Dr. Denise Carlin, the new superintendent of Lee County School District, is addressing transportation issues and teacher shortages in her first few months on the job.

"I'm telling you, I love the job. It is so much fun, it really is," Carlin said. "It's complex work, there are no easy answers, but I'm enjoying it, I really am."

Carlin manages a school district with more than 100,000 students, and one of her first priorities is ensuring they can all get to school on time.

"So if your child is late to school by a half hour, 45 minutes, an hour, think about what that is multiplied over a year," Carlin said. "It is an exponential amount of reading time I can't afford children to miss."

Carlin wants to switch to a plan called the Safe Start Initiative, which adds a half hour of class to the high school day and simplifies the bus schedules.

"Right now we are setting up our bus drivers, and our children, for failure," Carlin said.

Another way to improve test scores, according to Carlin, is to hire more teachers. When she was sworn in, the district was short of 230 teachers.

"There's research out there that says one year without a high-quality teacher, your dropout rate increases by 50 percent," Carlin said. "Two years you almost guarantee their dropout rate."
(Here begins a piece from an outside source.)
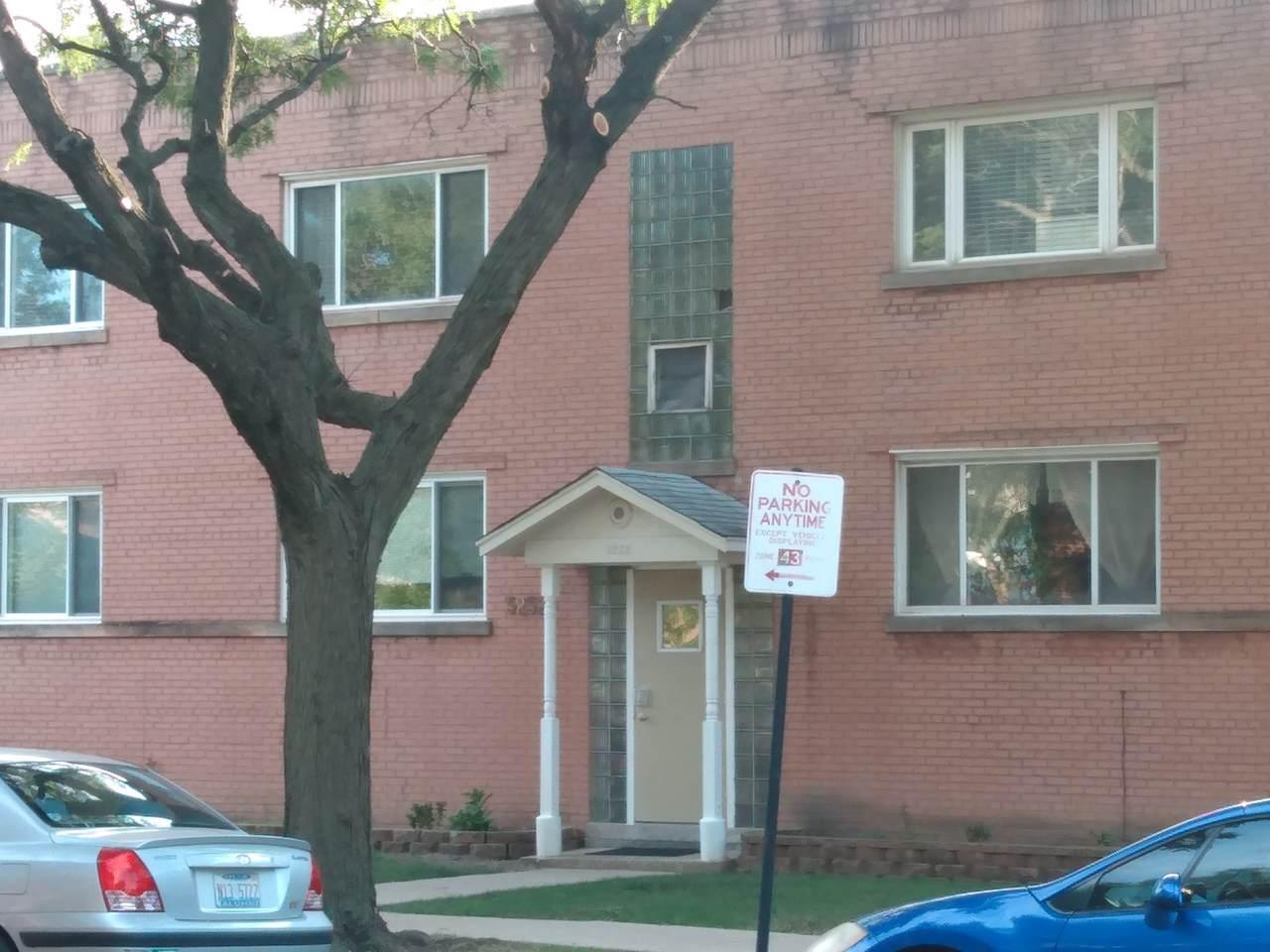 5252 Washtenaw Avenue - Photo 1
Her goal is to eliminate that deficit by May.

"We are going line by line through each division and finding money, working hard to find money that we can reallocate for teacher compensation," Carlin said.

As Lee County works to gain teachers, some fear the district could lose students due to federal immigration policies.
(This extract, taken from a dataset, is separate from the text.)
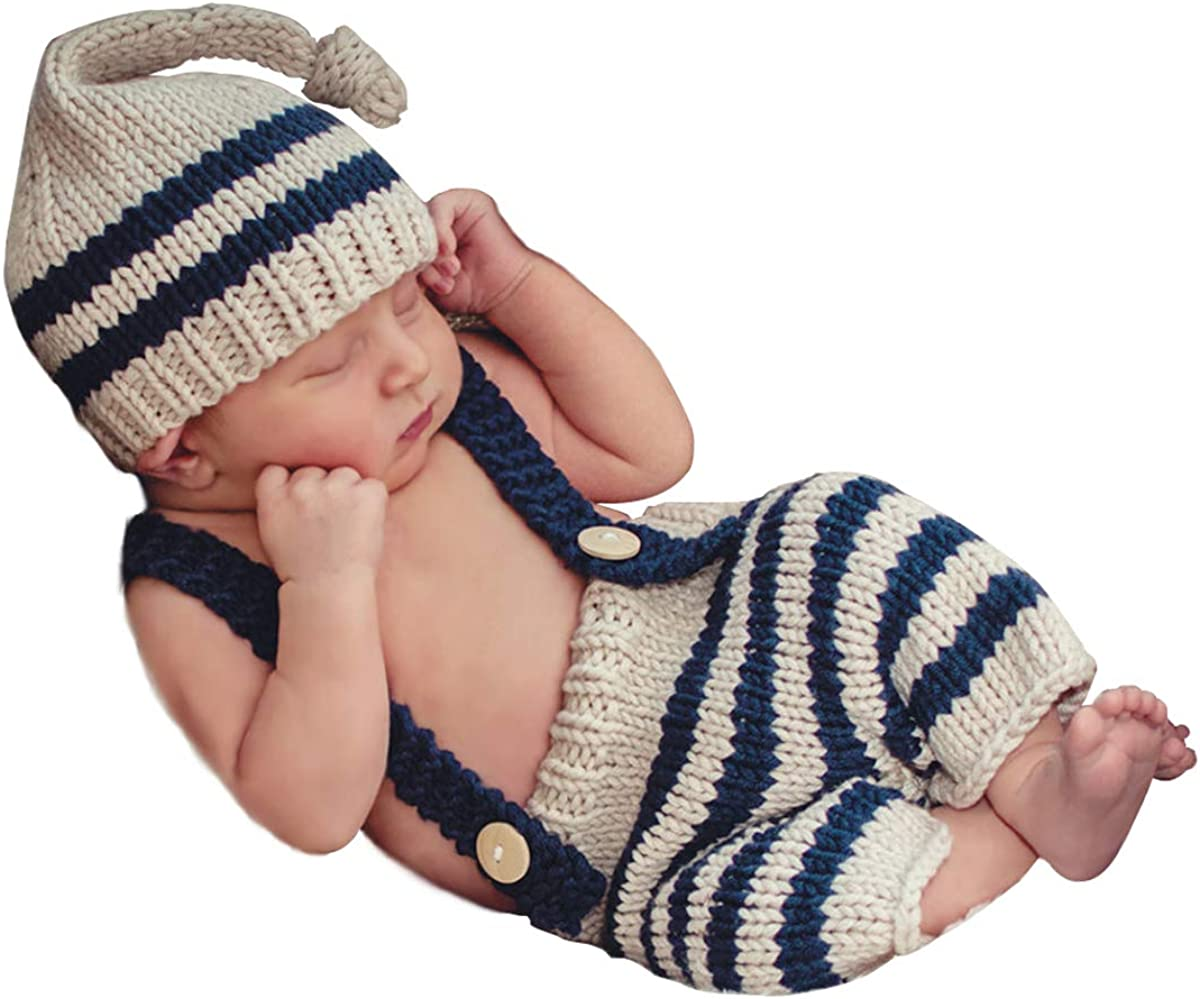 Amazon Com Isocute Newborn Photography Props Baby Boys Photo Shoot Long Tail Hat Beanie Overalls Blue Stripes Set Clothing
The Trump administration has removed schools from a list of safe havens for undocumented immigrants.

More than 20,000 students in the School District of Lee County were born in other countries and are still learning English.

The district doesn't ask for immigration status, but last week, they sent an email to parents explaining that if ICE agents show up at a school with a warrant, they would have to comply.

"The president made a decision, we're going to follow the law, period," Carlin said.